Le Matin : La Banque européenne d’investissement et l’Union européenne ont adopté un positionnement stratégique sur le climat dans la région. Comment évaluez-vous le partenariat avec le Maroc dans ce domaine ?
: La BEI est la Banque du climat de l’Union européenne (UE). Nous avons fixé un objectif de financement climatique dès 2010 et depuis, notre ambition n’a fait qu’augmenter. Notre Feuille de route pour le climat (2021-2025) traduit cette ambition. Nous consacrons chaque année, partout dans le monde, une part croissante de nos financements aux investissements verts, à l’action climatique et à la durabilité environnementale.
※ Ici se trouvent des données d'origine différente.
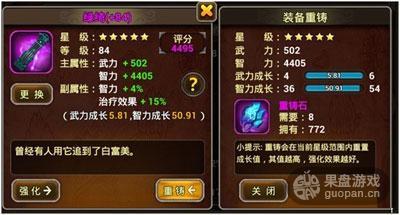 chongzhu.jpg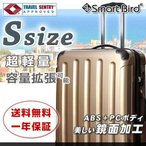 雅虎商城 - スーツケース 小型 Sサイズ 超軽量 1〜3日 TSAロック キャリーバッグ キャリーケース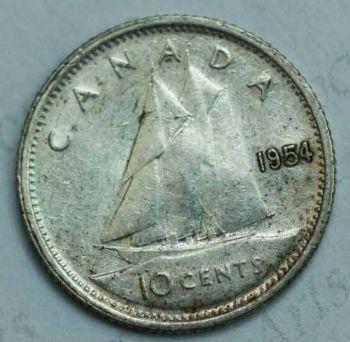 BRITISH INDIA 1 RUPEE 1944 SILVER RARE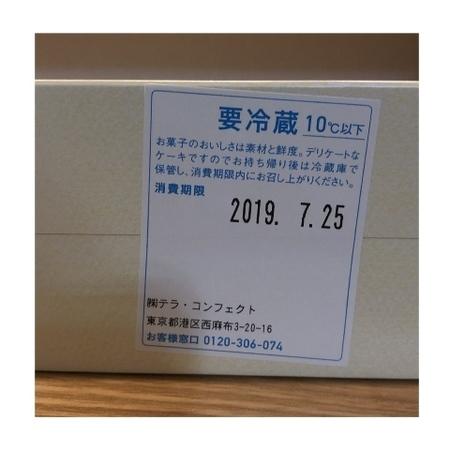 東京駅 東京土産 エキュート京葉 フロマージュ・テラ とろとろ焼きカップチーズ (2).JPG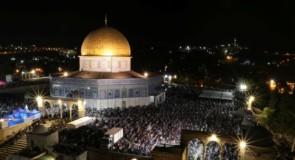 في شد الرحال إلى القدس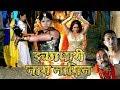 Ichhadhari Naag Nagin | इच्छाधारी नाग नागिन | Bhojpuri Movie | Yash Kumar Mishra , Rani Chatterji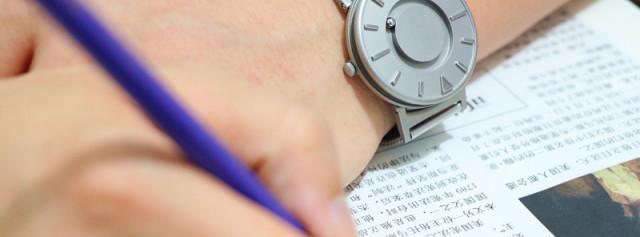 原来时间也可以被触摸——EONE 红点奖触觉磁力腕表上手体验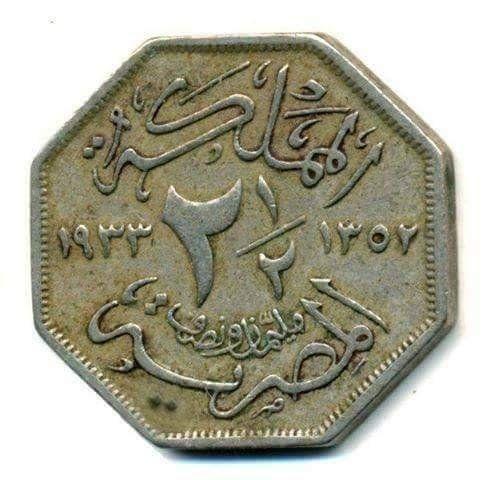 غواص في بحر الويب On Twitter Egypt History Rare Coin Values Egyptian History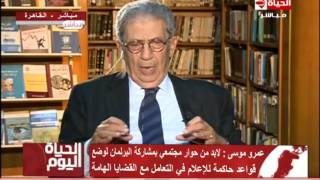 الحياة اليوم - عمرو موسى عن الخلاف مع السعودية : السبب ليس التصويت فى سوريا الموضوع اكبر من ذالك
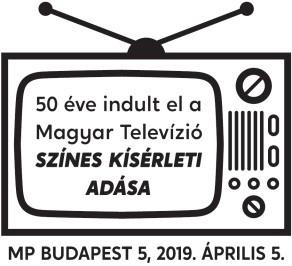 MTV 50 év, színes kísérleti adás, bélyegző, Kép: Magyar Posta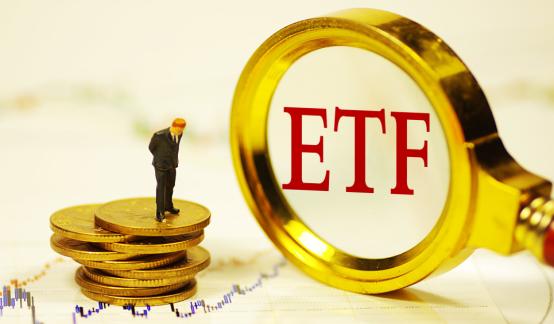 南方中证500ETF受热捧,创业板ETF反遇冷?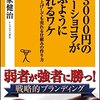 【読書感想】1つ3000円のガトーショコラが飛ぶように売れるワケ ☆☆☆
Des objectifs naturellement en phase avec la Stratégie nationale de développement durable (SNDD) du Maroc pour accélérer la transition vers une économie verte et inclusive d’ici 2030. La BEI est par ailleurs la première banque multilatérale de développement à être totalement alignée sur les objectifs de Paris depuis 2021. De 2012 à 2021, nous avons investi près de 200 milliards d’euros dans l’action climatique à travers le monde.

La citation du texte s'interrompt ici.